福嶋隆史/著書60万部超/ふくしま国語塾 @FukushimaKokugo
「答えが一様になる抽象化問題」が良いのか。「答えが多様になる具体化問題」が良いのか。どちらも否定できない価値を持つが、それ以上に高い価値を持つのは、実は、「答えが一様になる具体化問題」である。
福嶋隆史/著書60万部超/ふくしま国語塾 @FukushimaKokugo
正確に言えば、「答え」ではなく「基準」が明確に存在する具体化問題である。これを出題できる教師は、能力が高い。

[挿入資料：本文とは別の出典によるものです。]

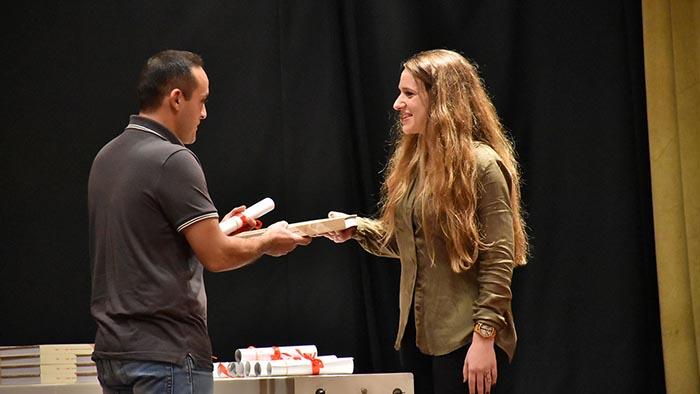 Βραβείο σε Αιτωλοακαρνάνα για διήγημα στα πλαίσια διαγωνισμού του ΚΚΕ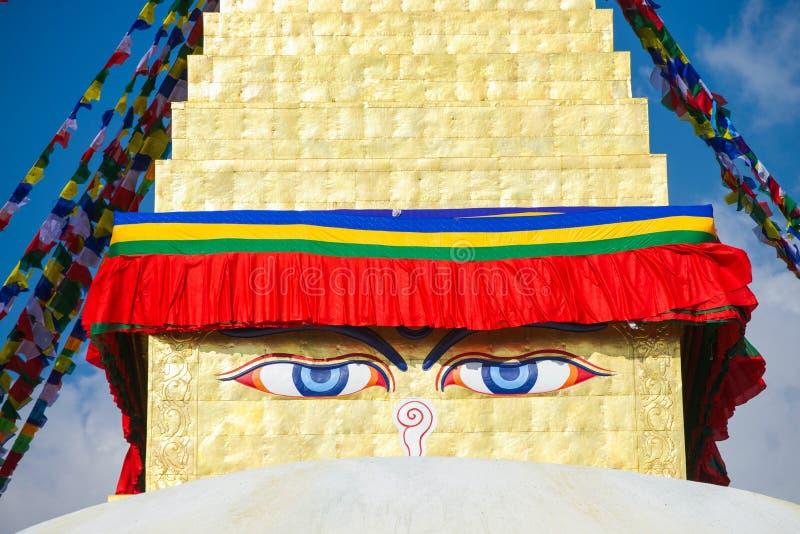 Премудрость наблюдает на ориентир ориентире stupa Boudhanath Непала стоковое фото rf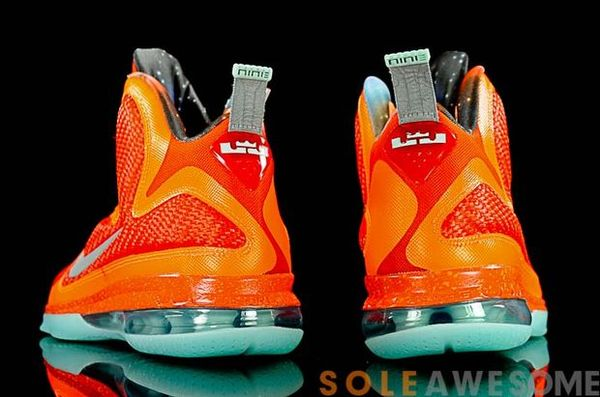 nike-lebron-9-glow-in-the-dark (8)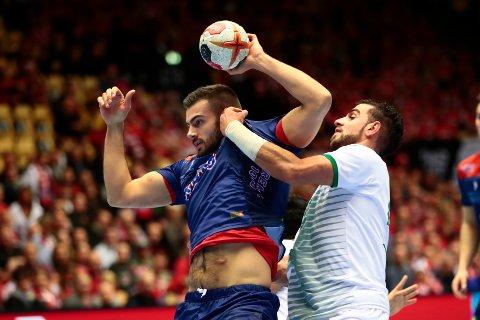 Eivind Tangen i aksjon under VM-kampen i håndball mellom Norge og Saudi-Arabia i Boxen arena i Herning lørdag.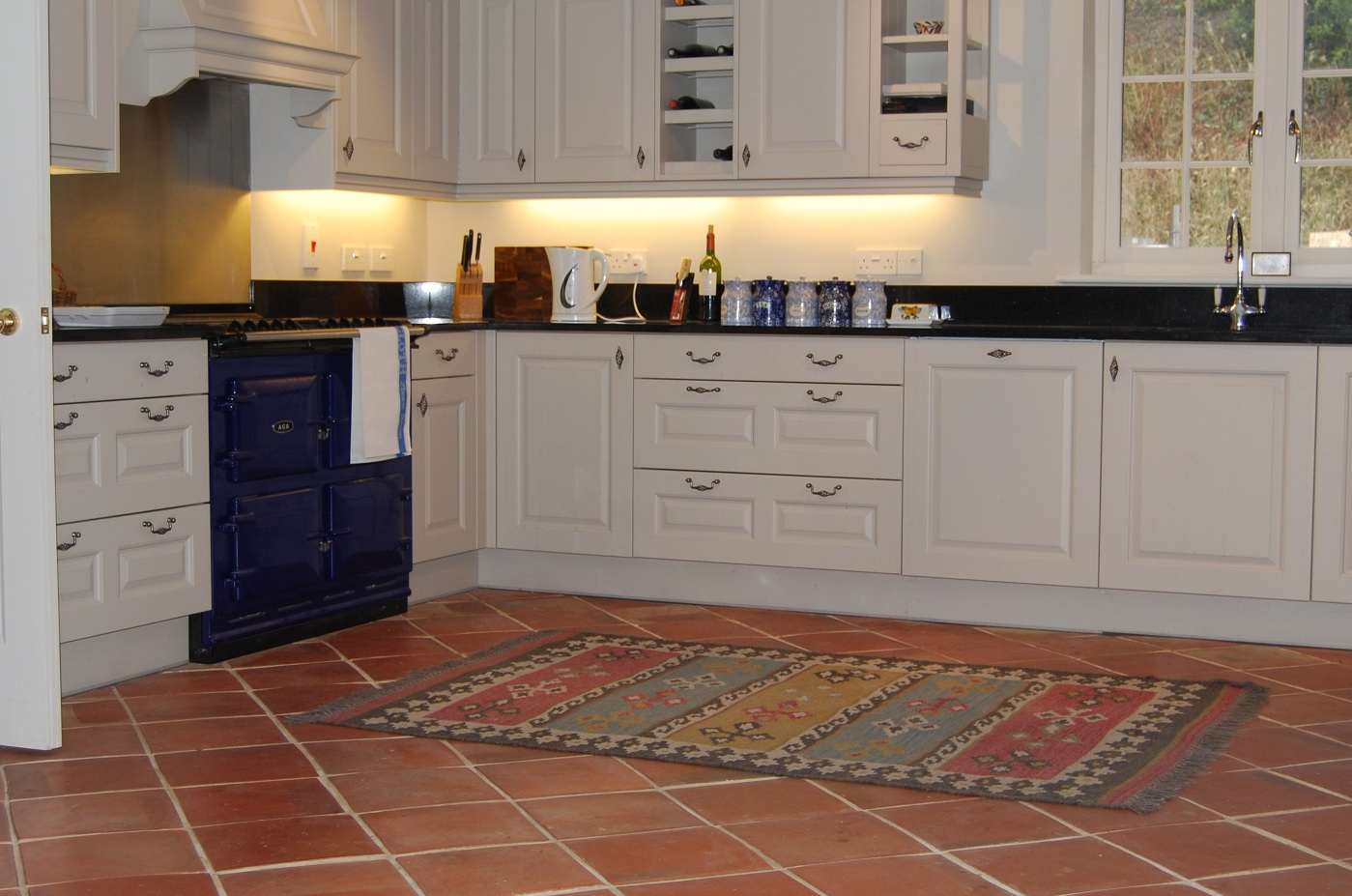 Terracotta floor tiles rustic floor tiles smooth tiles for Terracotta kitchen ideas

福嶋隆史/著書60万部超/ふくしま国語塾 @FukushimaKokugo
基準、ないでしょうね。 RT @daihiko: これ、採点はどうやるのでしょう。 “@FukushimaKokugo: 公立高校入試問題に、相変わらず、「あなたが登場人物ならここでどんなセリフを言うか」などといった個性を表現する余地を残した具体化設問
福嶋隆史/著書60万部超/ふくしま国語塾 @FukushimaKokugo
「名人でも失敗する」を、「猿も木から落ちる」「イチローでも三振する」「鉄人坂井でも味付けミスする」などとするのは多様だが、そこには同一の基準がある。こういう多様性は、多様性でありながら一様性を保っている。読解問題の難易度を上げる方法というのは、こういうところに隠されている。
福嶋隆史/著書60万部超/ふくしま国語塾 @FukushimaKokugo
にもかかわらず、多くの学校はそういった方法ではなく、文章の難易度(複雑度)を上げ、あるいは設問の難易度(抽象度)を上げることで、能力を差別化しようとする。間違っている。
福嶋隆史/著書60万部超/ふくしま国語塾 @FukushimaKokugo
具体化によって論理的思考力を測る問題の割合というのが、せめて今の倍になってもよいと思う(今は、具体化2割、抽象化8割というのが読解設問の相場である)。そうなれば、客観的基準がありながら、受験生が多様性を発揮する余地のある試験というものができる。